## Exercices proposés:
1. Répondez aux questions suivantes sur l'extrait sur le porte-citron.
(a) Que recevaient les joueurs à la mi-temps des matchs ?
(b) Dans quelle région les citronniers ne poussent-ils pas ?
(c) Qui signe l'article « Plus un zeste : quand les agrumes valaient de l'or » ?
2. Réécrivez tout ce qui va de « Pendant longtemps, à » jusqu'à « compte d’Alexis Ferenczi. » dans l'extrait sur le porte-citron, en mettant « camarade » à la place de « copain ».
3. Indiquez si chaque affirmation concorde avec l'extrait sur le porte-citron, en répondant par oui ou non et en citant les mots décisifs.
(a) Le porte-citron était choisi parmi les meilleurs joueurs.
(b) La personne qui s'exprime à la première personne dit avoir joué au rugby.
(c) Les agrumes ont longtemps été convoités par les rois.

## Extrait fourni:
══════
Parmi les Appellations Originales Contrôlées du Rugby, il y a sans hésitation celle de « coupeur de citrons »
Pendant longtemps, à la mi-temps des matchs les joueurs recevaient un quartier de citron pour retrouver leurs esprits et se donner un coup de fouet. Il y avait alors un « porte-citron » dévoué à la découpe et à la distribution. On prenait en général un bon copain à qui on faisait gentiment comprendre que ses aptitudes physiques n’étaient pas compatibles avec la pratique du rugby. Mais s’il le voulait, place lui était réservée sur le banc.
Je n’ai jamais joué au rugby, les citronniers ne poussent pas en Vendée, mais dans le cadre de mon droit à la paresse j’ai décidé d’occuper le poste de « porte-citron » pour le compte d’Alexis Ferenczi.
Plus un zeste : quand les agrumes valaient de l'or
Véritables « joyaux du monde végétal », citrons, oranges et mandarines ont longtemps été convoités par les rois, les nobles et les bourgeois.
Par Alexis Ferenczi
« Quand la vie vous donne des citrons, faites de la citronnade ».
══════
## Documents fournis:
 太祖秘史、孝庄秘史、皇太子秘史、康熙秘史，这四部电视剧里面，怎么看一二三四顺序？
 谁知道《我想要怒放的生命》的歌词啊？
══════
## Réponses:
1.
(a) Un quartier de citron.
(b) En Vendée.
(c) Alexis Ferenczi.

2.
Pendant longtemps, à la mi-temps des matchs les joueurs recevaient un quartier de citron pour retrouver leurs esprits et se donner un coup de fouet. Il y avait alors un « porte-citron » dévoué à la découpe et à la distribution. On prenait en général un bon camarade à qui on faisait gentiment comprendre que ses aptitudes physiques n’étaient pas compatibles avec la pratique du rugby. Mais s’il le voulait, place lui était réservée sur le banc.
Je n’ai jamais joué au rugby, les citronniers ne poussent pas en Vendée, mais dans le cadre de mon droit à la paresse j’ai décidé d’occuper le poste de « porte-citron » pour le compte d’Alexis Ferenczi.

3.
(a) Non : « ses aptitudes physiques n’étaient pas compatibles avec la pratique du rugby ».
(b) Non : « Je n’ai jamais joué au rugby ».
(c) Oui : « ont longtemps été convoités par les rois, les nobles et les bourgeois ».